Menurut dia, ada hal berbahaya yang muncul dari putusan MK tersebut, yakni seolah-olah LGBT, kumpul kebo dan delik perzinahan dinyatakan konstitusional. Hal ini, menurut dia, jelas berbahaya, karena tidak sesuai dengan konteks negara Indonesia yang berketuhanan berdasarkan Pancasila.
"Khususnya jika tidak membaca secara utuh dan menyeluruh dari Putusan MK No. 46/PUU-XIV/2016. Di sinilah lima hakim konstitusi yang menyatakan menolak permohonan ini tidak sensitif," kata Nasir kepada Republika.co.id, Kamis (14/12).
Menurut Politisi Aceh tersebut, jika Putusan MK No. 47/PUU-XIV/2016 dibaca utuh, semua hakim konstitusi secara substansi sebenarnya setuju soal perlunya pembaharuan delik perzinahan maupun LGBT. Namun sayangnya lima hakim konstitusi yang menjadi mayoritas menolak perluasan pasal-pasal perzinahan dan LGBT melalui MK, kata dia, bukan menolak substansi bahwa perzinahan seperti kumpul kebo dan LGBT tidak dapat dipidana.
Para hakim tersebut, menurutnya, membatasi dirinya untuk tidak membuat hukum baru dalam KUHP warisan Belanda yang saat ini masih berlaku, dan lebih menyerahkan kepada DPR dan pemerintah sebagai pembentuk undang-undang.
"Ada inkonsistensi dari lima hakim konstitusi tersebut, seolah-olah membatasi diri dengan konsep judicial restraint, dan tidak mau membuat norma baru dalam bentuk penafsiran karena MK berposisi sebagai negative legislator," katanya.
Padahal, Nasir menambahkan, MK sudah sangat sering membuat putusan yang memperluas makna suatu pasal dan bahkan seolah-olah membuat norma baru.

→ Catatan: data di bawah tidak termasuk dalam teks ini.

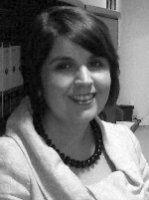 Marcia Vilapiano: Attorney with Primos e Primos Advocacia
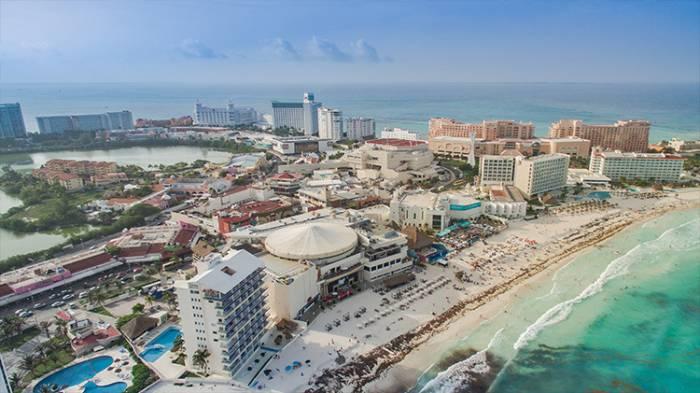 EE.UU. actualiza su alerta de viaje para México e incluye a populares destinos turísticos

Sehingga berposisi sebagai positive legislator.
Dia mencontohkan dalam putusan MK terkait hak dan kedudukan anak luar perkawinan, putusan MK terkait penggunaan KTP/Paspor sebagai dasar memilih, dan lain-lain. "Karena itu, putusan MK No. 47 ini adalah bentuk inkonsistensi yang patut disesalkan," tambah Nasir.
Nasir Djamil yang juga masuk dalam Panitia Kerja (Panja) RUU KUHP di DPR ini menyatakan akan benar-benar mengawal pembahasan pasal-pasal berkaitan dengan perzinahan dan kesusilaan khususnya LGBT. Menurutnya hal tersebut adalah tanggungjawab bersama sebagai upaya menjaga Pancasila sebagai nilai adiluhur bangsa yang harus tertuang dalam peraturan perundang-undangan.
Dalam rancangan KUHP yang diajukan Pemerintah ke DPR tahun 2015 lalu, draft berkaitan dengan perzinahan sudah diperluas, namun soal LGBT belum. Karena itu dari awal kami fokus bahwa LGBT termasuk tindakan yang dapat dikriminalisasi dalam KUHP. Ini yang akan terus dikawal Komisi III.